Reviewed by: Brett Willis
CONTRIBUTOR
Moral Rating: | Very Offensive |
Moviemaking Quality: |
|
Primary Audience: | Adults |
Genre: | Biography Crime Drama |
Length: | 1 hr. 51 min. |
Year of Release: | 1967 |
USA Release: | August 13, 1967 |
USA Release: |
Featuring | Warren Beatty, Faye Dunaway, Michael J. Pollard, Gene Hackman, Estelle Parsons, Denver Pyle, Dub Taylor, Evans Evans, Gene Wilder |
Director |
Arthur Penn |
Producer | |
Distributor |
I was a non-Christian high school senior when I saw this film in its original theatrical release. My friends and I went to see the new heights in realistic violence; we walked out amazed at how we were manipulated to sympathize with cold-blooded murderers and to hate those who brought them to justice.
It’s the 1930s; the Great Depression and the Dust Bowl have devastated the Southwest. Clyde Barrow (Warren Beatty) has just been paroled and is getting ready to resume his life of crime. But first he “picks up” Bonnie Parker (Faye Dunaway) with a promise of excitement, and the famous duo is created. They also take dim-witted C.W. Moss (Michael J. Pollard) into the gang, and are later joined by Clyde’s brother Buck and his wife Blanche (Gene Hackman, Estelle Parsons). The first murder is that of an unarmed bank clerk whom Clyde shoots point-blank in the face. Other scenes of violence include more bank robberies and several shootouts with police.
Warnings: There’s some profanity. There’s no actual on-screen sex, but an early scene of Bonnie and Clyde rolling around on a bed (Bonnie in her slip), without anything happening, seems to go on forever. She tells him it’s OK (the implication is that he’s either gay or impotent). Later, after several murders, Clyde apparently “performs”; we see them afterward, Clyde still awkward and Bonnie reassuring him that he did it just perfect. [I read the following in “Playboy” at the time this film came out: Someone wrote the Playboy Advisor that since he didn’t really want to sleep with his dates, shouldn’t he stick to his guns? The Advisor replied, sure; Warren Beatty proved they could be a substitute for sex.]
In the violence category, I believe this was the first film ever to use bullets-thudding-into-flesh special effects coupled with slow motion. The original rating was “R” (in fact, its release helped to “create” the MPA Rating system); now, the Web sites I’ve checked have no rating listed.
But the most unnerving thing about this film is its creation of artificial sympathy. We all know the traditional film techniques: to create sympathy for someone, do a full character development and show the person as either good or persecuted; to create loathing, show the person as bad; to create indifference, have the person just come out of nowhere.
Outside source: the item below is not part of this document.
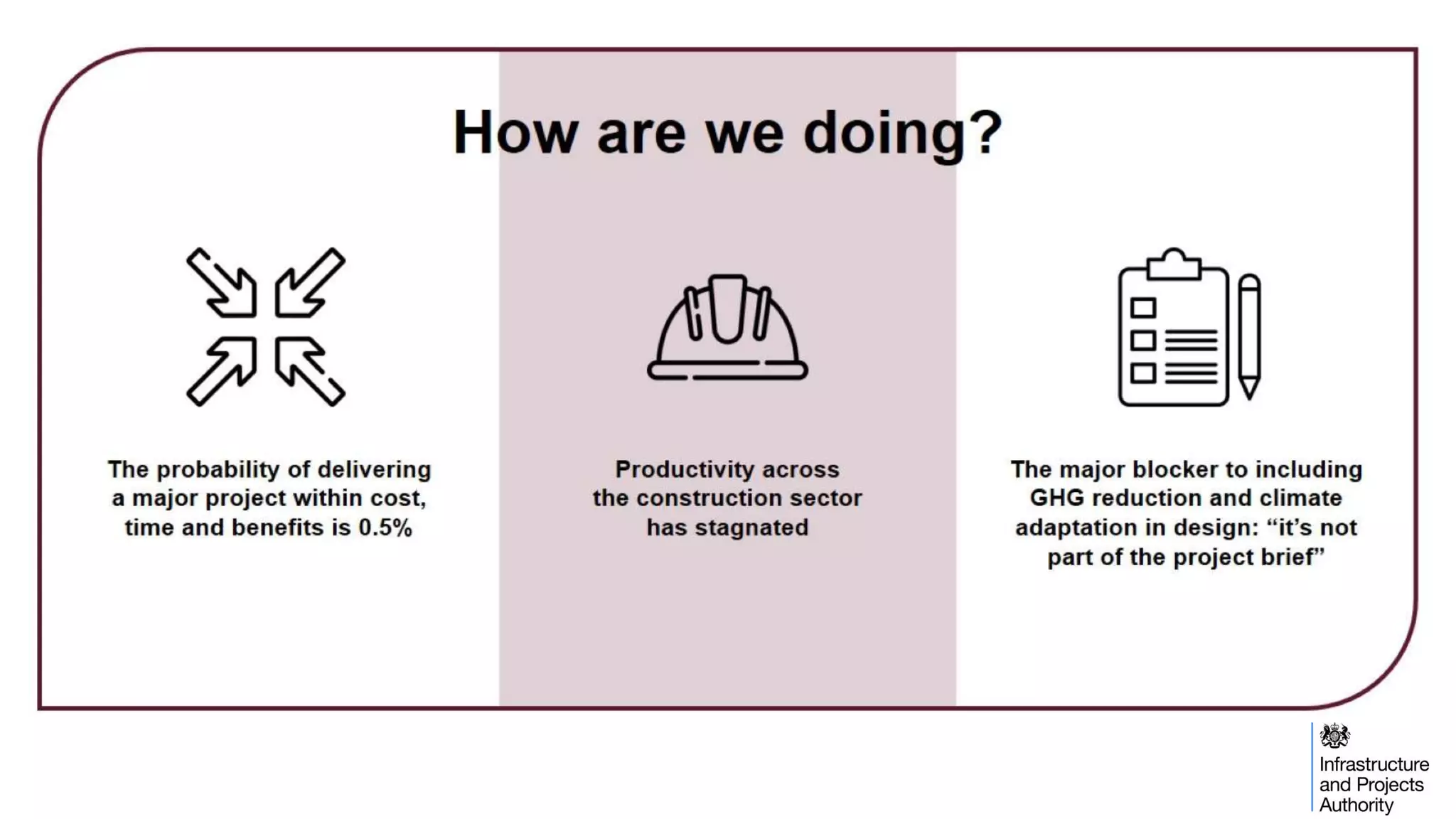 How are we doing?

The probability of delivering a major project within cost, time and benefits is 0.5%

Productivity across the construction sector has stagnated

The major blocker to including GHG reduction and climate adaptation in design: “it’s not part of the project brief”

Infrastructure and Projects Authority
But in this film we are plainly shown that the central characters are evil, yet we feel an enormous pressure to side with them and against the Texas Rangers. I still don’t know exactly how the director did that, but I know it’s dangerous. And I know that the success of this film and “The Graduate”, both of which were unconventional, caused Hollywood to “retool” its previous ho-hum style and continue to use these new techniques in order to capture the youth market.
The main “value” of this film is now historical; it paved the way for the decline of movies to a new, lower standard. It’s over 30 years old, but your teens still shouldn’t watch it. Nor should they watch any other film made after the same pattern; and by now that would include thousands of titles.